Teresa Ellen Dease

Teresa Ellen Dease (4 May 1820 – 1 July 1889) was a Roman Catholic nun and the foundress of the Loreto Sisters (Institute of the Blessed Virgin Mary in Canada and in North America. She arrived in Toronto in 1847 at the invitation of Bishop Michael Power.[1]

Mother Teresa Ellen Dease
Personal
Born
Ellen Dease

(1820-05-04)May 4, 1820
DiedJuly 1, 1889(1889-07-01) (aged 69)
Toronto, Ontario, Canada
ReligionCatholic
NationalityIrish
OrderLoreto Sisters

Life

Ellen Dease was born in Naas, County Kildare, Ireland, the youngest of five children born to Oliver and Anne Nugent Dease.[2] Her father was a surgeon at Westmoreland Lock Hospital. Orphaned at a young age, she was raised by her maternal grandmother in Dublin, where she attended a school for young ladies.[3] She continued her education in Paris, where she became fluent in French and Italian, and an accomplished musician.
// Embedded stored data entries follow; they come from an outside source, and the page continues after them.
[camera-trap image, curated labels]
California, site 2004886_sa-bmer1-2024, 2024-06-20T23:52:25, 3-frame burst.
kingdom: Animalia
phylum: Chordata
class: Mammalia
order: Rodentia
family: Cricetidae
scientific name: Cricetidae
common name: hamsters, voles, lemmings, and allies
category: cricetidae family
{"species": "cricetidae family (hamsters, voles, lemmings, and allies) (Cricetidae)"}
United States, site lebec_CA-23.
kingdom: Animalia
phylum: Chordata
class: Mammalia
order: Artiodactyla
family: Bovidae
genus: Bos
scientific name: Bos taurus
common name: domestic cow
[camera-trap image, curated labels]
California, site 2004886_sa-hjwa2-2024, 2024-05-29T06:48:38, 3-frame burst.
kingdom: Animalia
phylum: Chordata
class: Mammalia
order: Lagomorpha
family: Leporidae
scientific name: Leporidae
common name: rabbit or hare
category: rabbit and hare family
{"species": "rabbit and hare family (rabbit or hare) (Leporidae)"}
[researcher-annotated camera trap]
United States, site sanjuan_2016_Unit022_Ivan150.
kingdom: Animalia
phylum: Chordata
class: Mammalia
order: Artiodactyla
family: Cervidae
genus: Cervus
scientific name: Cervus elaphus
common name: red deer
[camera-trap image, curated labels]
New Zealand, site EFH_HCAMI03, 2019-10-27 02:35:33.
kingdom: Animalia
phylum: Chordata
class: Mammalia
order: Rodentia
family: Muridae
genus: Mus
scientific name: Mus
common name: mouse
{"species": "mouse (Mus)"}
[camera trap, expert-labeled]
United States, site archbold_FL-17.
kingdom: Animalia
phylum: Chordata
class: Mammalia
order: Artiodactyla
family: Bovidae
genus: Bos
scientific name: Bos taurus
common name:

Returning to Dublin, she took part in the social life of the city. Her oldest sister Anna entered the Sisters of Loreto and became superior of the convent at Fermoy; her sister Bridget lived with community as a lay person.

At the age of twenty-five, Dease entered Loretto Abbey in Rathfarnham, taking the name Teresa.[4] In January 1847 Bishop Michael Power of Toronto went on a six-month visit to Europe, seeking to recruit additional priests and to raise money for his cathedral. While in Ireland he arranged for the Sisters of Loreto to establish a mission in Toronto.[5] Dease was asked if she would take part.

Canada

Dease professed her vows on August 3, 1847 and two days later set out for Canada with four other sisters. They arrived in Toronto September 16, 1847 in the midst of a typhus epidemic. Power contracted the illness while tending the sick and died October 1. The sisters rented a house on Duke Street and began to give lessons in languages and music. The following year, they moved to a larger house and began a boarding school. Income from the boarder and day students helped to finance a free school for the poor of the cathedral parish.[3] Power's successor, Armand-François-Marie de Charbonnel wrote:

This good ladies have suffered more than I can say. Deprived of a bishop, a house and of many things these three years, I am amazed at their having got through the numberless difficulties they contend with...they are esteemed and cherished by their pupils...Reverend Mother is very delicate; Sister Gertrude keeps to her bed; one has died; in fact they are overwhelmed.[6]

Unused to Canadian winters, Sister Gertrude (Mary) Fleming had had a foot amputated due to frostbite; the founding superior, Mother Ignatius Hutchinson died. Within four years of arrival, Dease was the only member of the initial group still alive in Canada. In March 1851, Dease was named superior. She wrote Mother Frances Ball suggesting that the mission be closed and they return home. Mother Francis directed them to stay. A few sisters arrived from Ireland and more homegrown vocations developed. By 1859, thirty-one members had joined the community.[6] Dease twice returned to Ireland to visit family and recruit more sisters.

As superior, she oversaw the work of the sisters in both the publicly funded separate schools and private convent schools. Dease's ability to work with separate schools boards allowed the growth of publicly funded Catholic education in the province and the expansion of the order across North America. Thirteen establishments opened under her watch, including Loretto Abbey Catholic Secondary School in Toronto (named after their previous home of Loreto Abbey near Dublin), and the first in the United States in Joliet, Illinois.[3] Although initially reluctant, she changed the curriculum to align with that of the provincial schools to better prepare the students for professional careers. To ensure the sisters were fully qualified to teach, by 1870 they began to attend Normal School.[6]

In 1881, the Vatican made the North American branch of the Institute a separate generalate and Mother Dease became its first Superior General.

Dease is buried at the former Loretto convent in Niagara Falls, Ontario.